>>>

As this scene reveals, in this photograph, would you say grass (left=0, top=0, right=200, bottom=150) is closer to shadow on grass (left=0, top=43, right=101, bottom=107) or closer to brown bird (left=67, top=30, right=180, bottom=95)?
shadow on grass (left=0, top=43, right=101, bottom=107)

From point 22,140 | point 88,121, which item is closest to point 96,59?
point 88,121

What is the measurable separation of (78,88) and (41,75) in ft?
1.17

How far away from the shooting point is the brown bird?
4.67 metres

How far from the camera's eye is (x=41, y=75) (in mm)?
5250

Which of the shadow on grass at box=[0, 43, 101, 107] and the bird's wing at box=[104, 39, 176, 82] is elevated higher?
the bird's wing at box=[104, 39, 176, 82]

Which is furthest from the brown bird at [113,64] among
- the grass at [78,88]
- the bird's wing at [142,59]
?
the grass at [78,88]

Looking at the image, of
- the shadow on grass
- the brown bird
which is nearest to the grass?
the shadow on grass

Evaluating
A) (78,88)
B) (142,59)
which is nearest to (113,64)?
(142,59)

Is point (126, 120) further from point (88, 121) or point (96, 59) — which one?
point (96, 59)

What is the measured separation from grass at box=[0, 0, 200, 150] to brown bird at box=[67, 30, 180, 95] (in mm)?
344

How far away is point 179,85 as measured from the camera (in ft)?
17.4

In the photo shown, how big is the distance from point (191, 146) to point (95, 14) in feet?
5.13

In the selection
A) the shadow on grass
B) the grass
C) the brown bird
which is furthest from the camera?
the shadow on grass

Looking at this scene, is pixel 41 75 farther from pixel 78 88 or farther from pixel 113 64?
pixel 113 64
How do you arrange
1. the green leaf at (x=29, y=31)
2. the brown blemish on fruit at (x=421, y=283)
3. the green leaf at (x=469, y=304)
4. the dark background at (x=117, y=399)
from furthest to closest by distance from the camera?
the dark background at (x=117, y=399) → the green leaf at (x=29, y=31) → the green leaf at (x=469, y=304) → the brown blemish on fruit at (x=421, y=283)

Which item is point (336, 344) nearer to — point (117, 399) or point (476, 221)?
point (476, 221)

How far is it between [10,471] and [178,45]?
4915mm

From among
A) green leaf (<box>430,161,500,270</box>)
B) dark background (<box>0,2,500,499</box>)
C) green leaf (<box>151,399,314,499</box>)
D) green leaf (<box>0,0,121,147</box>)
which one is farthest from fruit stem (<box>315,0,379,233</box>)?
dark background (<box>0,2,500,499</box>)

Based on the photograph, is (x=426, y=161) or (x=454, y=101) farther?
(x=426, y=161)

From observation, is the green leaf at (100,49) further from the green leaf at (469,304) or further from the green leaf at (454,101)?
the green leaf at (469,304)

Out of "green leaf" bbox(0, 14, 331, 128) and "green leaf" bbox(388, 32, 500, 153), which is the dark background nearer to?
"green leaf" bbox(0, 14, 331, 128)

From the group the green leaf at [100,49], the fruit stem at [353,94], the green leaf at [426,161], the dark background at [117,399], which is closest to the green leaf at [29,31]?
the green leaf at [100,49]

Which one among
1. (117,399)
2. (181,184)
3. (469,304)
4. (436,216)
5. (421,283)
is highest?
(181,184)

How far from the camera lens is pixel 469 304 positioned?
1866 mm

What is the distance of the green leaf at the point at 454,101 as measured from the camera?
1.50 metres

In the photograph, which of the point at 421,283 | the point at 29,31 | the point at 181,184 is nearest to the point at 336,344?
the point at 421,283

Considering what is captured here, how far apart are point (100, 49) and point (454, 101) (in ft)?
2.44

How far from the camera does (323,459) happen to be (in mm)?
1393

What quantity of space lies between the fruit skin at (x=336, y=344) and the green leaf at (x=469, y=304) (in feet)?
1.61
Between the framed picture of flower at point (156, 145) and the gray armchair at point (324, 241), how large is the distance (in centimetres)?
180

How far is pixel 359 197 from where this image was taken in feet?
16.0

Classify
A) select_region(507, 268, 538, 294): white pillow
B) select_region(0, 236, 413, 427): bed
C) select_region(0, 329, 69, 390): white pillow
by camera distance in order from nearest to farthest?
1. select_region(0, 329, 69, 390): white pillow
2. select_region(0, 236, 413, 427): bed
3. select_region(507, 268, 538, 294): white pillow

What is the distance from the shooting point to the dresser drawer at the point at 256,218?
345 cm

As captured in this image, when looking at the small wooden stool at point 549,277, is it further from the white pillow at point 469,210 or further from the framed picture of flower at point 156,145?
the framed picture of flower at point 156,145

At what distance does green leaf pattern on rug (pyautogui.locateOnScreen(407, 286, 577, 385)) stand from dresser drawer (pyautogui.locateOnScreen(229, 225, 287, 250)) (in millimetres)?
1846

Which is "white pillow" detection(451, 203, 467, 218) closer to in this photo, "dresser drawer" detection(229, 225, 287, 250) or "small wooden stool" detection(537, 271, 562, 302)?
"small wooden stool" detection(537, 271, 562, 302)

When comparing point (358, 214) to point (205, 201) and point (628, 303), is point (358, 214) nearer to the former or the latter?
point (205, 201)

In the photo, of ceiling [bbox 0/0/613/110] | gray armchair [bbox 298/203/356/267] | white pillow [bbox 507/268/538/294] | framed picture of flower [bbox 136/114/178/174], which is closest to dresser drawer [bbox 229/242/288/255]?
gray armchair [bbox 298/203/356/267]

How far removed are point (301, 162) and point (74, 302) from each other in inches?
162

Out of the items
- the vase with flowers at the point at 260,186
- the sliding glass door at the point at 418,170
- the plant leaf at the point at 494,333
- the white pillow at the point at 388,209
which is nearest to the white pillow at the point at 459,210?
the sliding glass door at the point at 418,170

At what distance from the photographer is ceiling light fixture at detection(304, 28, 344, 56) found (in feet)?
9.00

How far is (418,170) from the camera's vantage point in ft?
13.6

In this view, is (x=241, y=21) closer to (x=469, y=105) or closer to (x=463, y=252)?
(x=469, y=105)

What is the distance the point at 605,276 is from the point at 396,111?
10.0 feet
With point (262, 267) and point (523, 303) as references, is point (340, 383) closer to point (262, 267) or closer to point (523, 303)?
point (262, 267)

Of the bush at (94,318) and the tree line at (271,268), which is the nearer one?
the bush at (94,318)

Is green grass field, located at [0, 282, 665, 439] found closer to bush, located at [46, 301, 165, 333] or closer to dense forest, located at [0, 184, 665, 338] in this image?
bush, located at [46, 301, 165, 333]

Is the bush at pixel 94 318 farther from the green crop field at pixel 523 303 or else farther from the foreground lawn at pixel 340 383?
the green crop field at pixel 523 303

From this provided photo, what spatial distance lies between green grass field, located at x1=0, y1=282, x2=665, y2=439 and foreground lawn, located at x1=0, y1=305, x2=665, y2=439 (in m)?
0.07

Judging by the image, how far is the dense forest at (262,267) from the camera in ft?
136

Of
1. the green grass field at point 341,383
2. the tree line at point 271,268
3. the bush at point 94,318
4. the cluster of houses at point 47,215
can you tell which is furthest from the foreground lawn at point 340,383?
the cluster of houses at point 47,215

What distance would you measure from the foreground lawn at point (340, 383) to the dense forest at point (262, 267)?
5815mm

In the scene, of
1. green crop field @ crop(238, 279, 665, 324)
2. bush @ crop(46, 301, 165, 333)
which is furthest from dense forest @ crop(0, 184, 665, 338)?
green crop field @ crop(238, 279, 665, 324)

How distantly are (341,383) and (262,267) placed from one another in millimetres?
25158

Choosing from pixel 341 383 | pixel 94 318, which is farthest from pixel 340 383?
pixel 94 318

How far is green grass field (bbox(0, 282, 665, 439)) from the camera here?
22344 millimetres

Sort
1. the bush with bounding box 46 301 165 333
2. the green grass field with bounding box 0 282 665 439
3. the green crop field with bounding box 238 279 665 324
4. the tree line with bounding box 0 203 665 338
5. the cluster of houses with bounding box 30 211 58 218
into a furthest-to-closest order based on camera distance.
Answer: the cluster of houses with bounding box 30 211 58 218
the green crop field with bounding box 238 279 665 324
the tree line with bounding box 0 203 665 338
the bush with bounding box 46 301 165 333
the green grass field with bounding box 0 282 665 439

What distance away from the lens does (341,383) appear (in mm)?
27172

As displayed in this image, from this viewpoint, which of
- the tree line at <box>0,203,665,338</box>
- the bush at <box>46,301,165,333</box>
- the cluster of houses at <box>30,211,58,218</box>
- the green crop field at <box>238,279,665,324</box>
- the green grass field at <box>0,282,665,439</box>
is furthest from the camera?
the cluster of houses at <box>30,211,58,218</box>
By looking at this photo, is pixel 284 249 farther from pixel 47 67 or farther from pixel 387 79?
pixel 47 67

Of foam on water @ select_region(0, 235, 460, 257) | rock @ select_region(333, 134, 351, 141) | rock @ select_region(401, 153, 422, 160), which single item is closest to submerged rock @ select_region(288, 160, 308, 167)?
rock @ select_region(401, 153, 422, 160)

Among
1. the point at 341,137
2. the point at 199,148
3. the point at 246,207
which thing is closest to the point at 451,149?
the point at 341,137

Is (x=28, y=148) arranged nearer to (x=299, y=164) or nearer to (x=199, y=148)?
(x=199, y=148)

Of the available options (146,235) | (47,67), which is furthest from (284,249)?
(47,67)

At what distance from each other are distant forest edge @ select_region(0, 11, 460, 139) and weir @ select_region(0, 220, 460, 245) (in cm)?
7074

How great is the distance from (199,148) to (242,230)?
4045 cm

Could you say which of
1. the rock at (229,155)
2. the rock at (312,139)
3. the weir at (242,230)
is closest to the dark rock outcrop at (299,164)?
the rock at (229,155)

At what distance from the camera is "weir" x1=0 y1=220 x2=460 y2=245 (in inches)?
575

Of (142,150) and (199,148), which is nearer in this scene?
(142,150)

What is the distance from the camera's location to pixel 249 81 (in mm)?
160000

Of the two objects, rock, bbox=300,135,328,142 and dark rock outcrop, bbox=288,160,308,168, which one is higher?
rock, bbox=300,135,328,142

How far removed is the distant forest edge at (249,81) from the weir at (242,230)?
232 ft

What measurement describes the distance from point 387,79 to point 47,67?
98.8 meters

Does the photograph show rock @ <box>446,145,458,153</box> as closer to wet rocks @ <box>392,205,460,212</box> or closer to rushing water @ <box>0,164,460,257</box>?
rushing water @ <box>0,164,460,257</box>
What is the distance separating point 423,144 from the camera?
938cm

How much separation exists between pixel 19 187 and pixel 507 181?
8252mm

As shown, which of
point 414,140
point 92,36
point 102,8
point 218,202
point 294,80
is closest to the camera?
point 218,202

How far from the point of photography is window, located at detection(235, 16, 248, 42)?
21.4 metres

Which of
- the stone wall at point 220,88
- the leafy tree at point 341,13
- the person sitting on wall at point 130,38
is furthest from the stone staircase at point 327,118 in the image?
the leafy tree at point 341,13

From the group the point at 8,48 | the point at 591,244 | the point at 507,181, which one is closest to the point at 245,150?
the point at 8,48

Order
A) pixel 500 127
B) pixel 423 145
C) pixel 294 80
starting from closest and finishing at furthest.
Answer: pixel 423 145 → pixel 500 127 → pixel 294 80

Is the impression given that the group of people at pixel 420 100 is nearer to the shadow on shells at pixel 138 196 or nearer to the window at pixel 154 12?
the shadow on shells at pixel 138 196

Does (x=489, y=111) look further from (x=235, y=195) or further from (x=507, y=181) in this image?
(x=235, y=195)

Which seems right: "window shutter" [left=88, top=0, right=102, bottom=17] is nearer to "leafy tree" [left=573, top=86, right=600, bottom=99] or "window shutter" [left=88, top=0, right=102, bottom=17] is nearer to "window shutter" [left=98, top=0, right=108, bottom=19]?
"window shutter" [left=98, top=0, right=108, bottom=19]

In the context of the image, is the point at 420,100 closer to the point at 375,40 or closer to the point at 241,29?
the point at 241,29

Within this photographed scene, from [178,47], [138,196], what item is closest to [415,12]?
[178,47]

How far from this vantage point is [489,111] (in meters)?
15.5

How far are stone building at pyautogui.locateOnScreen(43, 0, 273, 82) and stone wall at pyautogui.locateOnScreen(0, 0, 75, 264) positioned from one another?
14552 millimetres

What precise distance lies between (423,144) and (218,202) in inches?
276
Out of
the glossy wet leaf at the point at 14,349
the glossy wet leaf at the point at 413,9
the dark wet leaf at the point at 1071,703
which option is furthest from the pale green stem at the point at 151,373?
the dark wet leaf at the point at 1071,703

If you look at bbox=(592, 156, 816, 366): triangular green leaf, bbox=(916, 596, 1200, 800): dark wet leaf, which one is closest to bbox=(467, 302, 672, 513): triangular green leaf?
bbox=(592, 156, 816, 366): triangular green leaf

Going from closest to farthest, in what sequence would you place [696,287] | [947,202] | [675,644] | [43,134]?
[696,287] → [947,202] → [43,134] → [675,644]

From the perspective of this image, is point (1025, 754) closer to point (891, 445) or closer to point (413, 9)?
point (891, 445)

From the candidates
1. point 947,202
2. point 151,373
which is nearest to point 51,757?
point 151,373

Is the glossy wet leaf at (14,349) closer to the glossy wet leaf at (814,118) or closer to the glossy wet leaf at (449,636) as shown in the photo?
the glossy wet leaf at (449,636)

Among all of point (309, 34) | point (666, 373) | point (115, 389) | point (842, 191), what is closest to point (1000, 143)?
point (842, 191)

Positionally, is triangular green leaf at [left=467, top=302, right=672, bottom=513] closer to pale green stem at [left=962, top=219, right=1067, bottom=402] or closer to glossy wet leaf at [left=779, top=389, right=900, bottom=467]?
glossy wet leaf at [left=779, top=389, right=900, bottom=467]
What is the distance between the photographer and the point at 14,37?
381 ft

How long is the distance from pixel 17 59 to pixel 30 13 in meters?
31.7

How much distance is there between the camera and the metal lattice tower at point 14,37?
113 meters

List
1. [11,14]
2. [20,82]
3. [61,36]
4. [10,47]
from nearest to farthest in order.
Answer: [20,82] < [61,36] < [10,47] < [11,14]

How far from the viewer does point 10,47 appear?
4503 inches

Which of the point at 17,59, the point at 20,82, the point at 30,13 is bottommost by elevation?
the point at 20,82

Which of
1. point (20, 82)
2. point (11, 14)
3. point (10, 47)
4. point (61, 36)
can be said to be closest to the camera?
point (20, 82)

<<<

EXERCISE DETAILS | Copy exactly the lines above, from the one containing "Going from closest" through the very last line.

RESPONSE FOR THIS EXERCISE |
Going from closest to farthest, in what sequence would you place [696,287] | [947,202] | [675,644] | [43,134]?
[696,287] → [947,202] → [43,134] → [675,644]

From the perspective of this image, is point (1025, 754) closer to point (891, 445) or closer to point (413, 9)?
point (891, 445)

From the candidates
1. point 947,202
2. point 151,373
which is nearest to point 51,757?
point 151,373

Is the glossy wet leaf at (14,349) closer to the glossy wet leaf at (814,118) or closer to the glossy wet leaf at (449,636) as shown in the photo?
the glossy wet leaf at (449,636)

Among all of point (309, 34) | point (666, 373) | point (115, 389) | point (842, 191), what is closest to point (1000, 143)?
point (842, 191)

Positionally, is triangular green leaf at [left=467, top=302, right=672, bottom=513] closer to pale green stem at [left=962, top=219, right=1067, bottom=402] or closer to glossy wet leaf at [left=779, top=389, right=900, bottom=467]?
glossy wet leaf at [left=779, top=389, right=900, bottom=467]
What is the distance between the photographer and the point at 14,37?
381 ft

How long is the distance from pixel 17 59 to pixel 30 13 in meters?
31.7

How much distance is there between the camera and the metal lattice tower at point 14,37?
113 meters

List
1. [11,14]
2. [20,82]
3. [61,36]
4. [10,47]
from nearest to farthest in order.
Answer: [20,82] < [61,36] < [10,47] < [11,14]

How far from the viewer does point 10,47 appear?
4503 inches

Which of the point at 17,59, the point at 20,82, the point at 30,13 is bottommost by elevation?
the point at 20,82

Which of
1. point (20, 82)
2. point (11, 14)
3. point (10, 47)
4. point (61, 36)
can be said to be closest to the camera?
point (20, 82)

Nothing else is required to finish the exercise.